Hundreds of animal rights protesters joined the demonstration at Downing Street, headed by Ms Lumley and Ms de Paul, which saw a giant petition letter handed over to Whitehall officials. Ms Lumley told a cheering crowd: "The truth is vaccination is the only way out of this hideous crisis."

Farmers for Action and fuel protest leader David Handley said farmers who had been blockaded in their own farms were ready to stage more protests aimed at the National Farmers' Union, as well as the Government. "We are not going to keep quiet any longer," said Mr Handley, who has a dairy farm in Wales. "Ben Gill does not represent British farmers. He represents about 35 per cent of the farming community. The vast majority of farmers are angry with the way it has been mishandled."

Ministerial sources said the decision to vaccinate was taken in principle three weeks ago but was held up by the opposition of the NFU. Angry ministers privately said that Tony Blair has been held to ransom by the farmers' leaders and were determined to hit back after the election with a radical overhaul of the farming industry.

Farmers in Devon warned that incidents of the disease would increase as cattle were moved out of sheds on to pasture unless vaccination was started immediately.

As the protests spread yesterday, another Farmers for Action leader, Andrew Spence, said direct action by protesters had closed down a disposal site in Northumberland and a pyre in Tow Law.

A coalition of influential groups and charities, including the Soil Association, Friends of the Earth, the RSPB, the National Trust and the Wildlife Trust, accused the NFU of "letting down" its members by refusing to co -operate with proposals to inoculate cattle.
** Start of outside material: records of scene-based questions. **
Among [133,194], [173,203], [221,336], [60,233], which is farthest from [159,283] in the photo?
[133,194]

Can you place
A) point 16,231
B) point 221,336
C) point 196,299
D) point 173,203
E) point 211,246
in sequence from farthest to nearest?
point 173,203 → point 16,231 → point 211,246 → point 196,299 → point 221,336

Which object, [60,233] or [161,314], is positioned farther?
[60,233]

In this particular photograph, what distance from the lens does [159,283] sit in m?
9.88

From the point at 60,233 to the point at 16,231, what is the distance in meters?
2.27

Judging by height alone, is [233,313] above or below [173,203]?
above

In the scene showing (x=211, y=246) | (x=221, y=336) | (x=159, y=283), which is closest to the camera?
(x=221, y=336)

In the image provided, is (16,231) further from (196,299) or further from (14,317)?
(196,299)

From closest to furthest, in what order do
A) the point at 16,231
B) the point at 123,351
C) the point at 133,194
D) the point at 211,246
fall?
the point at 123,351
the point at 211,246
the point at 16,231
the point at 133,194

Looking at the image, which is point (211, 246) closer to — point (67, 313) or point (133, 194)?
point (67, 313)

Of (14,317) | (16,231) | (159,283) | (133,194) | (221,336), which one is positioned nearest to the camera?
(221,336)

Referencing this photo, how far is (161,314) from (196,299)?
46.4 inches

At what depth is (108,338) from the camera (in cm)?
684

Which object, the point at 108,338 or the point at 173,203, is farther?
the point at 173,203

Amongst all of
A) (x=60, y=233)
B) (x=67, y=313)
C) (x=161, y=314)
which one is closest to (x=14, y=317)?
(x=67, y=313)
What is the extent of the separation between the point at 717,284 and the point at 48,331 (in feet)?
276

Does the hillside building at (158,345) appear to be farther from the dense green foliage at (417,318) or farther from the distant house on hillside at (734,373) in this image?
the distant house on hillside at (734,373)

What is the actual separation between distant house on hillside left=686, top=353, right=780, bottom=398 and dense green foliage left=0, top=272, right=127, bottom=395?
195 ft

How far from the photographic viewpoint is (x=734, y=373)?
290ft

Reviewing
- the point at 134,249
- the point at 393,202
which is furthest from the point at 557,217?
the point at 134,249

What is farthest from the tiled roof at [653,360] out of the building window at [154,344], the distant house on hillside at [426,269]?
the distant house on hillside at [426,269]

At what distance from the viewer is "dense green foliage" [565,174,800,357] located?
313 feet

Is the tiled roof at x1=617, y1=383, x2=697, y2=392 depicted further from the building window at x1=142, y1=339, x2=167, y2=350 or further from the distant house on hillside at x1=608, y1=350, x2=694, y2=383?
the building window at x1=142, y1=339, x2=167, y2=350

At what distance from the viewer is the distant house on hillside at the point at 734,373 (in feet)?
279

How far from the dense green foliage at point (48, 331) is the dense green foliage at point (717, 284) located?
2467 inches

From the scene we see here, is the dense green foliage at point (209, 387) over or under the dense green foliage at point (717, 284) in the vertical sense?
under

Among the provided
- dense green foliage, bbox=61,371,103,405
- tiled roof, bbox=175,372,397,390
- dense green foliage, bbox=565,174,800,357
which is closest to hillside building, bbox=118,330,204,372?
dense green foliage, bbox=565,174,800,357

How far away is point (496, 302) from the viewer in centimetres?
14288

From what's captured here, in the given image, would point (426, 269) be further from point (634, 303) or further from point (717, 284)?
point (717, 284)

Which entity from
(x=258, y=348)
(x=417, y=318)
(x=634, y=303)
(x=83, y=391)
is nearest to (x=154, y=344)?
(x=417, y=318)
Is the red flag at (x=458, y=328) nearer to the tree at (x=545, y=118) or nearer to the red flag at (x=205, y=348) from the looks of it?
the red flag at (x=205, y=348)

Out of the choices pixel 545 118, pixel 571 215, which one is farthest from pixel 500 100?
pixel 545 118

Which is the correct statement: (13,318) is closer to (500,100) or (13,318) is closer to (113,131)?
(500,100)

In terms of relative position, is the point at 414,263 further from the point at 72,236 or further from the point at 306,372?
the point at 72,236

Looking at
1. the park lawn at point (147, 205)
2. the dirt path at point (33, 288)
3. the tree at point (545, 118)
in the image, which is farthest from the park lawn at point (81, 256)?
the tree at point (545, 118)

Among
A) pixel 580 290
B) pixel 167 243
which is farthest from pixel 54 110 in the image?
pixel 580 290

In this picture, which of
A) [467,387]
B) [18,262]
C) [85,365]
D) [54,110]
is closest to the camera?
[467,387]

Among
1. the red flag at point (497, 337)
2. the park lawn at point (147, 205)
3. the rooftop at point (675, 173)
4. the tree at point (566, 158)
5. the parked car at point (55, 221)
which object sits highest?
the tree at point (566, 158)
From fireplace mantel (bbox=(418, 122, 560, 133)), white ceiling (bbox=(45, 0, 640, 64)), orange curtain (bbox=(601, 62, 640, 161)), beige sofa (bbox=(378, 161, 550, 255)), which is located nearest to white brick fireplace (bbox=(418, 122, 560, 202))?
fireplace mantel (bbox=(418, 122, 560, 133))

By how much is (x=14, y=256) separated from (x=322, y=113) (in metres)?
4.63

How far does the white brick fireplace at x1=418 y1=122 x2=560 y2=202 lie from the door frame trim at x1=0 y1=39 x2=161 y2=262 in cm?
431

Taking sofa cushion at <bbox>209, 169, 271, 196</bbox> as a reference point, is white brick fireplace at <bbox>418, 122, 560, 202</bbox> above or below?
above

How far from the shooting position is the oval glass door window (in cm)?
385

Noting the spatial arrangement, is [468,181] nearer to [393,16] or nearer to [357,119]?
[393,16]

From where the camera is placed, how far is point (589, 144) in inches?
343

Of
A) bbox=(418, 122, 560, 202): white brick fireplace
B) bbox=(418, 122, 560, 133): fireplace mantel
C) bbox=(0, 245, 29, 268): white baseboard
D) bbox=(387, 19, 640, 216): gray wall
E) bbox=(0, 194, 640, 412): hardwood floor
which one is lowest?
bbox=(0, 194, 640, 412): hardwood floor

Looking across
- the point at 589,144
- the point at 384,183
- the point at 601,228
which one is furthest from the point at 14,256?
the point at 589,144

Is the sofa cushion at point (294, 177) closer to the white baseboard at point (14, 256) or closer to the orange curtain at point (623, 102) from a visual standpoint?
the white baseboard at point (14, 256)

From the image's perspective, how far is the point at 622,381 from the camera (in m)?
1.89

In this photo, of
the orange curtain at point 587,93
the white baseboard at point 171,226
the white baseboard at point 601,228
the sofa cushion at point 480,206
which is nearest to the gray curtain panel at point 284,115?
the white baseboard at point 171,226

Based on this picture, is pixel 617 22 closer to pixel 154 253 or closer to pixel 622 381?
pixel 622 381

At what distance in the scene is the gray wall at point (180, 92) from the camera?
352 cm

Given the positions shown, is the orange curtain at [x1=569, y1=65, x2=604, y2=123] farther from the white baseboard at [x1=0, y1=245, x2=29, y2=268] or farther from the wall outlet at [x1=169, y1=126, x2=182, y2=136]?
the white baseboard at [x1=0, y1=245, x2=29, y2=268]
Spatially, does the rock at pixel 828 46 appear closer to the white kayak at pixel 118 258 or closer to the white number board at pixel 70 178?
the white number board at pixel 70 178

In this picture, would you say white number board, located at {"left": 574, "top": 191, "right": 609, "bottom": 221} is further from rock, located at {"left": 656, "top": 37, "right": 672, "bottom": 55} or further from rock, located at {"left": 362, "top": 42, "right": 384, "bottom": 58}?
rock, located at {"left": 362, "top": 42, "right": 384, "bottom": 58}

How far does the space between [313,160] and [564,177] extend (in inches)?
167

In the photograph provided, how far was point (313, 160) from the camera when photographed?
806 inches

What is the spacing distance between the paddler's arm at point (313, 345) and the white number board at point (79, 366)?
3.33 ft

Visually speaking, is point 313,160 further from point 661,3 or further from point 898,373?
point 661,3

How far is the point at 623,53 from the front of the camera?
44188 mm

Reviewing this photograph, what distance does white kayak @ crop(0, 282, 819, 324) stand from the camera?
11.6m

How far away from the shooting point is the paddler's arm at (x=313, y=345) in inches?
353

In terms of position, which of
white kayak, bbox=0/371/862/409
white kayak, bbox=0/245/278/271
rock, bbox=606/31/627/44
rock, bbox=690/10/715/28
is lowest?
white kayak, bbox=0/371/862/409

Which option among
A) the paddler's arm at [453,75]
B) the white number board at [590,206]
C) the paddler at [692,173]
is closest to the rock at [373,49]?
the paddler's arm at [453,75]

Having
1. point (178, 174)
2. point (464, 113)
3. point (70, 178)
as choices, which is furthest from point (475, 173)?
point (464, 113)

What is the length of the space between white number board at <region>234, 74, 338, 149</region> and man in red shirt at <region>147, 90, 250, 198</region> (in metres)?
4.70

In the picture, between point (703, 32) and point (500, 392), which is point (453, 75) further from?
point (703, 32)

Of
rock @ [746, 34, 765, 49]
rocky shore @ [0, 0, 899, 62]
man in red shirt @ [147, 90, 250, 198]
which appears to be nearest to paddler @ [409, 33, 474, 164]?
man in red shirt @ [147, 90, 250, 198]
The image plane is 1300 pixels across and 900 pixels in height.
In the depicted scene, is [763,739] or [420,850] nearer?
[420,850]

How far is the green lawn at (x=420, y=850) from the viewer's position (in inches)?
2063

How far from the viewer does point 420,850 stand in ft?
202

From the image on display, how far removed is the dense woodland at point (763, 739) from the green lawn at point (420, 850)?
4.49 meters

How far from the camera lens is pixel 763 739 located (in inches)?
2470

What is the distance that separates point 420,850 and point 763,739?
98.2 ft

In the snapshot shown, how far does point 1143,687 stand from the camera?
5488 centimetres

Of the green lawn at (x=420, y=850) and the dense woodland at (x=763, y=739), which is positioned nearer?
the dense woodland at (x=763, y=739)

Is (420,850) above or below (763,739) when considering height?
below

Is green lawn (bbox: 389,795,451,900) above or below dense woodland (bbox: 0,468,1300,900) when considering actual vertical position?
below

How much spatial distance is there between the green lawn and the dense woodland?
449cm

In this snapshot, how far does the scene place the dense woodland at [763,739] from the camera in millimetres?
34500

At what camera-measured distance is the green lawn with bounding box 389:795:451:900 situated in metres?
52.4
They claimed some farmers were more interested in subsidies than eradicating the disease.

A spokeswoman for the Soil Association said: "We believe this (opposition to vaccination) could be because there is already a good compensation package for farmers who lose animals. We are not saying individual farmers are guilty of this but are being let down by the NFU, particularly in the hot spots of Cumbria and Devon."

The latest wave of opposition to the cull comes in the wake of protests in Devon, where local vets have been threatened with legal action if they try to slaughter healthy livestock.

A Maff spokesman said last night: "We realise this is a very emotional time for many people, but our aim is to do what is best for the wider farming community."